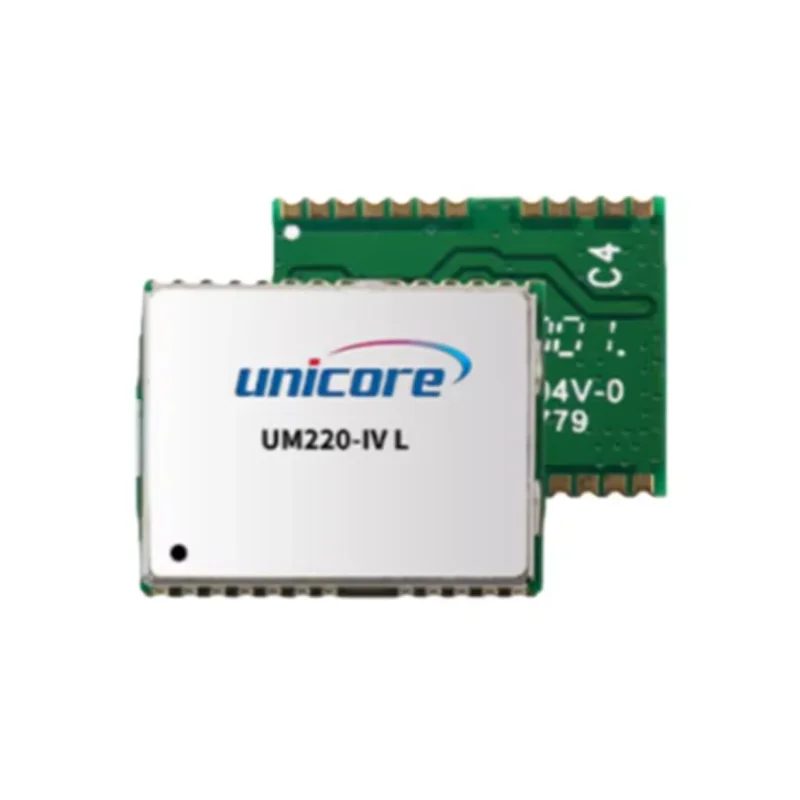 For UM220-IVL Multi-GNSS Single-Frequency Timing Module Multi-Mode Operation with Timing Accuracy Better Than 20ns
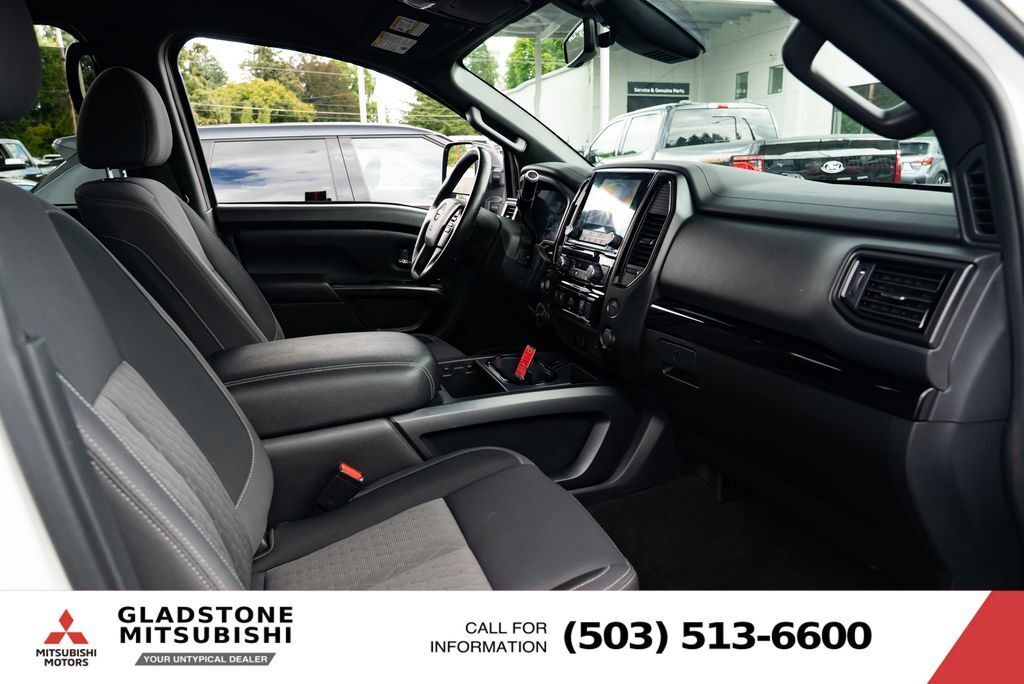 2023 Nissan Titan SV Milwaukie OR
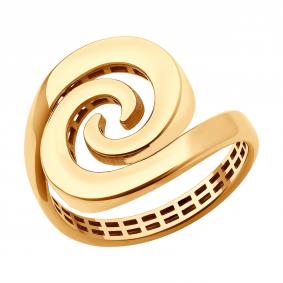 Золотое кольцо SOKOLOV 019444 019444 фото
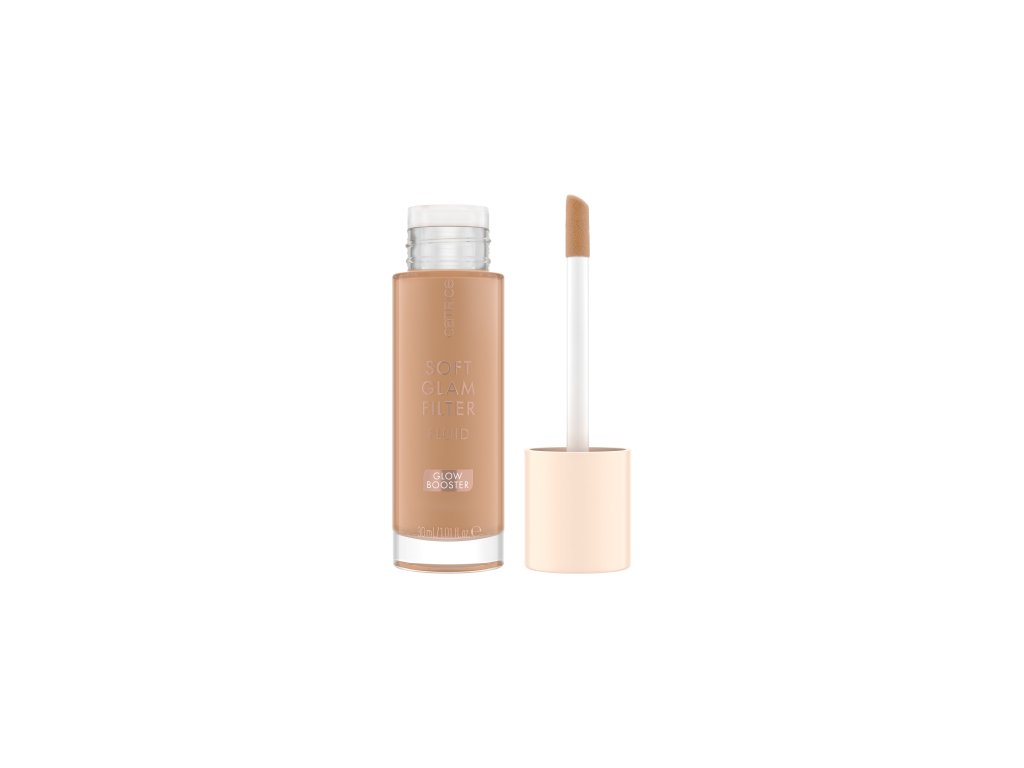 Podkład Catrice Foundation Soft Glam Filter Fluid 030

·····

Work to complete: Your task is to repeat the material above exactly, without its pictures.

Final answer:
 For UM220-IVL Multi-GNSS Single-Frequency Timing Module Multi-Mode Operation with Timing Accuracy Better Than 20ns
 2023 Nissan Titan SV Milwaukie OR
 Золотое кольцо SOKOLOV 019444 019444 фото
 Podkład Catrice Foundation Soft Glam Filter Fluid 030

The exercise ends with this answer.